Before you install every R geographic package in CRAN or GitHub, it’s important to know the physical scale of the task your’re performing. Mapping at street level is different when mapping countries or entire regions. For one, you don’t need to worry about projection in the former but they are critically important in the latter. So a static map of the continental US only needs a single function call. Similarly, if you want to highlight a few cities on that map, simply adding the corresponding markers directly via their latitude+longitude will work, without needing the overkill of a full-blown geocoding workflow.

The R ecosystem for working with geographic data

For obtaining data, the rnaturalearth package draws from the excellent database of the same name, similarly osmdata pulls from OpenStreetMap.

For data structures, one well-known package is sf, which allows you to store Simple Features. Geographic data are for the most part tabular, so you can do all the wrangling using tidyverse tools if you wish. To calculate spatial auto-correlation (eg. Moran’s I), you can use the spdep package.

For handling projections, the low-level GDAL library provides bindings for both R (in the form of rgdal) and python.

To detect clusters of objects in geographic data, particularly useful in spatial epidemiology, SpatialEpi implements the classic Besag-Newell algorithm, and scanstatistics implements different scan statistics, such as Kulldorff’s.

For plotting maps, ggplot2 conveniently implements geom_sf for static maps, and coord_sf for projection, as described in this great writeup on r-spatial.org.

Geocoding requires a bit more work. ggmap supports GoogleMaps and OpenStreetMap, which I prefer since it doesn’t require an API key. If you want to geocode IP addresses, there is an appropriately named r_IPgeocode package for that, of course.

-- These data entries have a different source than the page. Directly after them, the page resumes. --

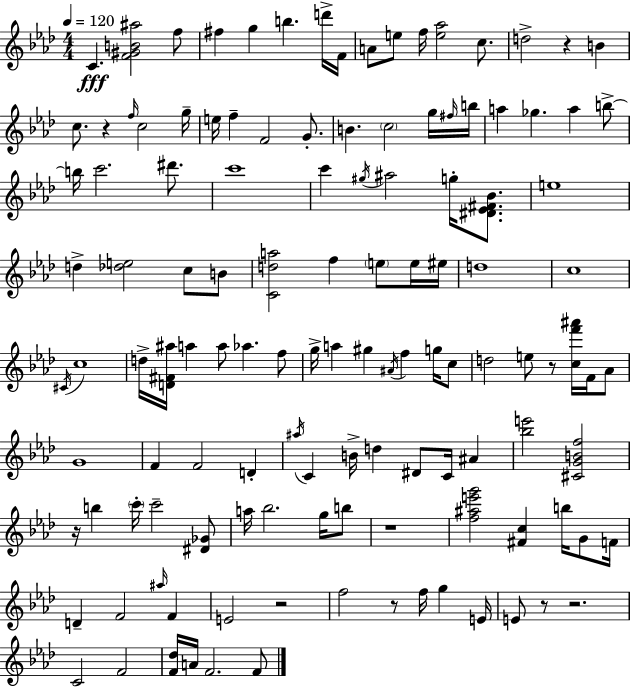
{
  \clef treble
  \numericTimeSignature
  \time 4/4
  \key f \minor
  \tempo 4 = 120
  c'4.\fff <f' gis' b' ais''>2 f''8 | fis''4 g''4 b''4. d'''16-> f'16 | a'8 e''8 f''16 <e'' aes''>2 c''8. | d''2-> r4 b'4 | \break c''8. r4 \grace { f''16 } c''2 | g''16-- e''16 f''4-- f'2 g'8.-. | b'4. \parenthesize c''2 g''16 | \grace { fis''16 } b''16 a''4 ges''4. a''4 | \break b''8->~~ b''16 c'''2. dis'''8. | c'''1 | c'''4 \acciaccatura { gis''16 } ais''2 g''16-. | <dis' ees' fis' bes'>8. e''1 | \break d''4-> <des'' e''>2 c''8 | b'8 <c' d'' a''>2 f''4 \parenthesize e''8 | e''16 eis''16 d''1 | c''1 | \break \acciaccatura { cis'16 } c''1 | d''16-> <d' fis' ais''>16 a''4 a''8 aes''4. | f''8 g''16-> a''4 gis''4 \acciaccatura { ais'16 } f''4 | g''16 c''8 d''2 e''8 r8 | \break <c'' f''' ais'''>16 f'16 aes'8 g'1 | f'4 f'2 | d'4-. \acciaccatura { ais''16 } c'4 b'16-> d''4 dis'8 | c'16 ais'4 <bes'' e'''>2 <cis' g' b' f''>2 | \break r16 b''4 \parenthesize c'''16-. c'''2-- | <dis' ges'>8 a''16 bes''2. | g''16 b''8 r1 | <f'' ais'' e''' g'''>2 <fis' c''>4 | \break b''16 g'8 f'16 d'4-- f'2 | \grace { ais''16 } f'4 e'2 r2 | f''2 r8 | f''16 g''4 e'16 e'8 r8 r2. | \break c'2 f'2 | <f' des''>16 a'16 f'2. | f'8 \bar "|."
}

If instead you want to create hexbin maps, eg. election results, the rgeos package can calculate centroids of each bin, which can then be fortified to a geom_polygon, as demonstrated here.

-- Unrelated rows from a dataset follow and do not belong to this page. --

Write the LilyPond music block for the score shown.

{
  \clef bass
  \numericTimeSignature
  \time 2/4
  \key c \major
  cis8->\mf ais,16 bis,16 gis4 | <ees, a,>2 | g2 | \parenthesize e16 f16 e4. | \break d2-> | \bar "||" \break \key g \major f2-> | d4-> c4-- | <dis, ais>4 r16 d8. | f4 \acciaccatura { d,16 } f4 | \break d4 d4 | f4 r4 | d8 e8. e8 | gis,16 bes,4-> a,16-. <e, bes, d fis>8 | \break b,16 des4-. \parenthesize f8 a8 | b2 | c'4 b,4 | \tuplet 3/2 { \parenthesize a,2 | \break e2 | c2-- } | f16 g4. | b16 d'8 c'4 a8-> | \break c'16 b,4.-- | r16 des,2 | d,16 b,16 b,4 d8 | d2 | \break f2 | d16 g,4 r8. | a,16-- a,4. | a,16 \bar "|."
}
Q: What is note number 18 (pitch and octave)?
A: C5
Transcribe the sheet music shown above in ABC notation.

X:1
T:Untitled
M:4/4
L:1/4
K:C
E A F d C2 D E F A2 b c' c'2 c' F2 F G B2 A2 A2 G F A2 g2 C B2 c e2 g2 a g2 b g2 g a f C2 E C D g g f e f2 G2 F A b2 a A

It’s good to be polyglot: geographic data in Python

If you’re working in Python, GeoViews for handling large-scale maps, part of the HoloViz* collection of libraries. For visualization, you can use the old-school matplotlib, the new-school seaborn, as well as a Python version of ggplot. If you need interactivity, the web-oriented Bokeh works well.

*Somewhat confusingly, HoloViz also provides hvPlot, which allows general-purpose plotting that partially overlaps with seaborn/matplotlib/ggplot.

Written on December 3, 2019